If the females are not conditioned, or spawning, I cut back the water change volume to only what is needed to clean waste out of the tank. This can easily mean doing one gallon water changes every second day. The tank walls are still cleaned, and kept spotless. This is mimicking a dry season. Slowly, the water gets older, and nutrients build up. After 3-4 weeks, the condition should be degraded enough to start with the rest of the technique.

Before proceeding, you should have spawning caves ready for the breeders. In the case of Ancistrus, I use clay pots that are normally used for house plants. Four inch pots seem to work well for all but the largest specimens, and I've even had 5 inch pairs use them to spawn. I soak these for 2-3 days in a bucket of water. This softens them and makes them easier to cut. At that point, it's time to pull out my trusty Dremel and fiber enforced cutting wheels. Measure the body of the male, across the pectoral and vertical. Do not include fins in these measurements. The hole should be only slightly larger than these measurements and squared. Placement is also important. I cut just below the rim of the pot. By creating this small barrier, eggs and fry appear to be less likely to be kicked out prematurely. The pot is then inverted, and the water drain hole is plugged by using either a hot glue gun or silicone caulk. If using silicone, make sure to allow it to cure for a few days before adding it to the tank. By placing this in the tank upside down, you've made a perfect Ancistrus cave.

Start by picking the day of the week which you have the most free time for fish work. Doing water changes every 2 days, that day will be your water change day every second week. Go back to doing the 20% water changes every second day using dechlorinated tap water and re-set the heater to 78 degrees. Whenever your day falls on a water change day, change 50% of the tank water with a 50/50 mix of reverse osmosis and dechlorinated tap water. If you do not have reverse osmosis, just using tap will often work. You also want to make sure that you drop the temperature by 5-10 degrees with this change. Under normal circumstances, the fish will spawn 3-4 days after this large change.
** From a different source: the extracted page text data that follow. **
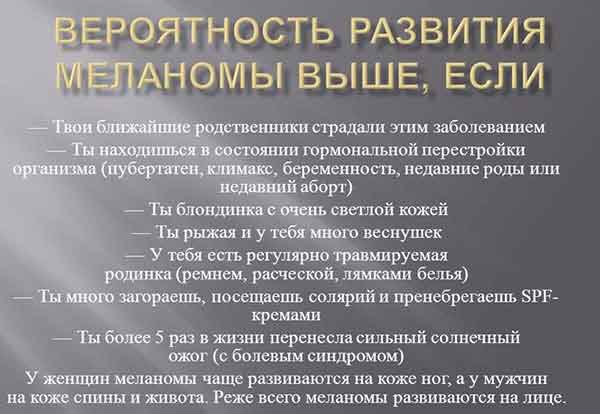 ВЕРОЯТНОСТЬ РАЗВИТИЯ МЕЛАНОМЫ ВЫШЕ, ЕСЛИ

— Твои ближайшие родственники страдали этим заболеванием

— Ты находишься в состоянии гормональной перестройки организма (пубертатен, климакс, беременность, недавние роды или недавний аборт)

— Ты блондинка с очень светлой кожей

— Ты рыжая и у тебя много веснушек

— У тебя есть регулярно травмируемая родинка (ремнем, расческой, лямками белья)

— Ты много загораешь, посещаешь солярий и пренебрегаешь SPF-кремами

— Ты более 5 раз в жизни перенесла сильный солнечный ожог (с болевым синдромом)

У женщин меланомы чаще развиваются на коже ног, а у мужчин на коже спины и живота. Реже всего меланомы развиваются на лице.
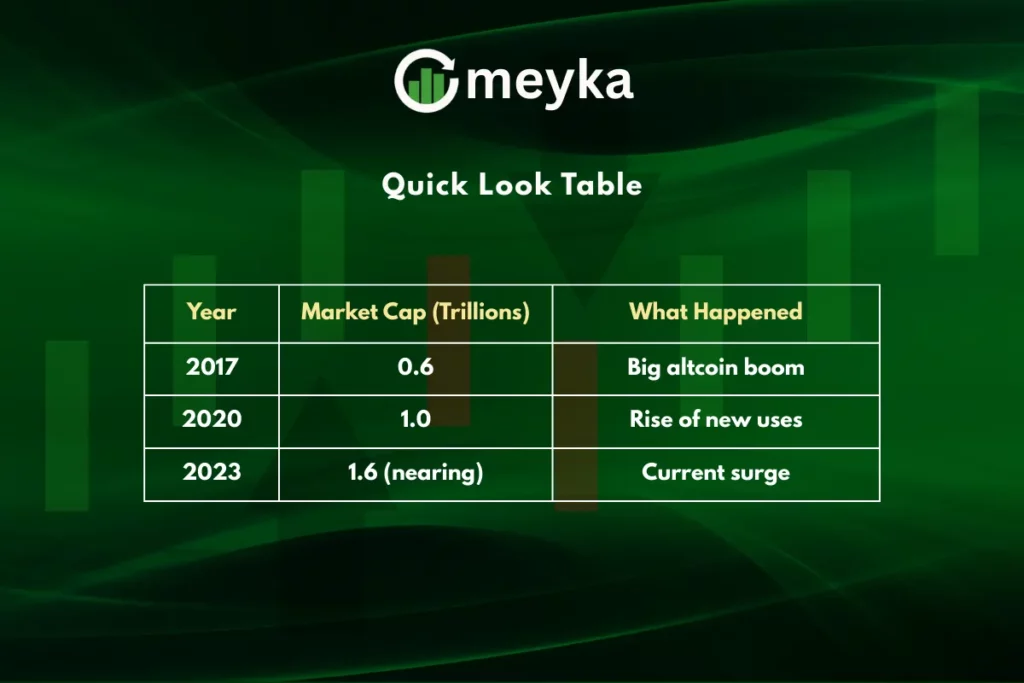 meyka

Quick Look Table

| Year | Market Cap (Trillions) | What Happened |
|---|---|---|
| 2017 | 0.6 | Big altcoin boom |
| 2020 | 1.0 | Rise of new uses |
| 2023 | 1.6 (nearing) | Current surge |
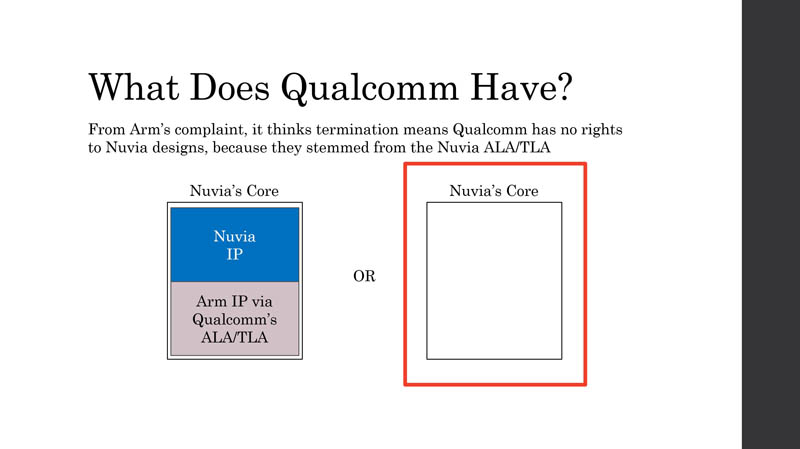 What Does Qualcomm Have?

From Arm's complaint, it thinks termination means Qualcomm has no rights to Nuvia designs, because they stemmed from the Nuvia ALA/TLA

Nuvia's Core

Nuvia IP

Arm IP via Qualcomm's ALA/TLA

OR

Nuvia's Core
Once the fish spawn, their diet is changed to prevent the fry from getting too much protien. If the fry are removed to a separate tank, continue feeding the breeders on the same diet. If the fry are to be raised with the parents, I simply stop adding the shrimp to the recipe above. Instead, a single shrimp is dropped into the tank with feedings on the day I'm not doing water changes. This cuts down the protien, but is enough to keep the breeders going constantly.